L’Italien Giuseppe – ça s’écrit comme Verdi – avance : « On est des amateurs super-bosseurs. Moi, je chante même en faisant mon jardin. » À côté, sa femme belge Chantal confie apprécier partager ça aussi avec son mari. Et Éléonore, 26 ans, venue avec sa mère, dit « aimer comment sonne leur polyphonie ». Dans la chorale, on retrouve encore les aînés de la gym Jeanne-Marie et Jackie qui habitent tout près, Jean le président de l’épicerie participative Fontaine de Saveurs, et Daniel l’élu en charge de la partie technique rencontré à la cantine, ou encore « l’amateur des chants du monde » David le mari de Muriel l’adhérente-bénévole vue à l’épicerie jeudi.
L’échauffement commence. Au programme : pieds bien ancrés dans le sol, expiration par la surprise, automassages de la mâchoire et des résonateurs (partie de l’appareil phonateur qui amplifie les sons émis par les cordes vocales)… La cheffe de chœur dirige avec ses bras les groupes de voix, se met parfois au piano, revoit ses partitions pour s’ajuster et avec son diapason lance les différentes tessitures sur le bon ton : « mo ma mé… hi hé ha hé hi… Langue sur le palais du bas et mouvement de yoyo… Tenez toujours bien vos notes… »



Au fil de la répétition, les chants du monde résonnent magnifiquement dans la salle des associations : « Malaïka » en Swahili, « Adejo Jano » en Serbe, « Pokarekaré » en Maori, « Rosa Amarela » en Brésilien, « Hegoak » en Basque espagnol… Bien sûr, il reste encore quelques réglages ici ou là avant le concert, mais les 38 voix de cette petite chorale d’habitants normands s’harmonisent parfaitement ensemble.
C’est la pause.

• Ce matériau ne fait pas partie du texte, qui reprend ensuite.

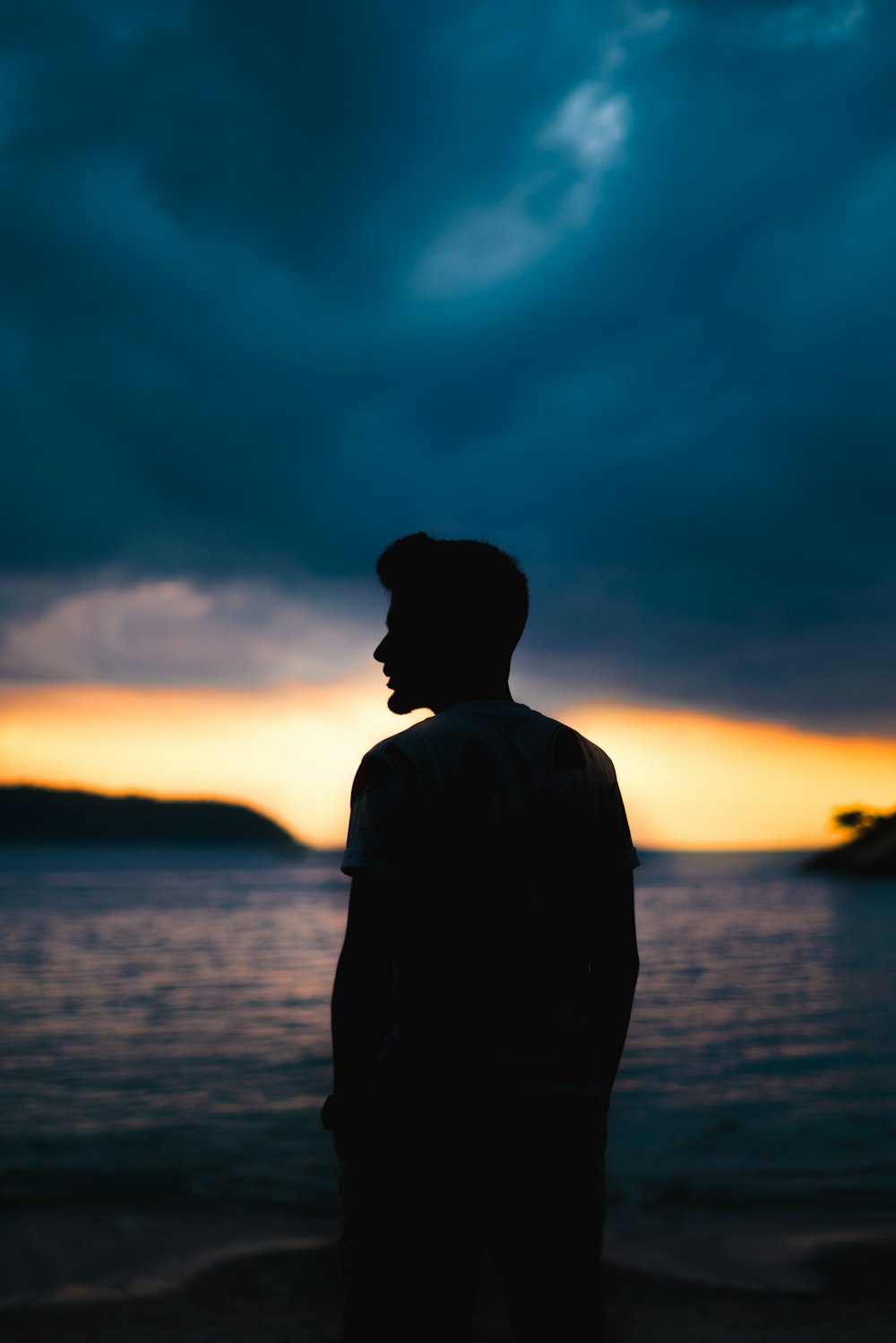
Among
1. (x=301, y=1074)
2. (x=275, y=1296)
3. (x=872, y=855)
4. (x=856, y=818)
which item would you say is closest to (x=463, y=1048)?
(x=275, y=1296)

Les choristes s’hydratent et reprennent leurs discussions. Le bras en écharpe, Nicole, 75 ans, reconnaît : « On s’entend tous bien, on parle de tout. Moi, je chante tout le temps à la maison, j’aime la musique, ça me fait du bien. Ici, en plus des cordes vocales, je travaille aussi ma mémoire. Car certaines langues sont plus compliquées à retenir pour moi… » Pour Anne-Marie, venue de Paris, la chorale lui a permis « de sympathiser plus facilement avec les habitants ». Josiane et Stéphanie Pierre, la présidente de l’association Muzaïka, qui sont d’anciennes collègues enseignantes de Berthie Wiel, précisent : « On était là au début de la chorale, et même avant avec le chœur des enfants de l’école de Fontaine. »
La seconde partie des chants se poursuit : « voix 1, voix 2, puis tutti. » La chorale reprend maintenant un chant en yiddish traditionnel (langue germanique, avec des éléments hébraïques et slaves) couplé à sa version écrite en arabe par Malika, l’une des choristes du chœur. À Fontaine-l’Abbé, la chorale Muzaïka rapproche non seulement les cœurs des habitants normands dans ce petit hameau de l’Eure, tout en y faisant entendre toutes les voix du monde.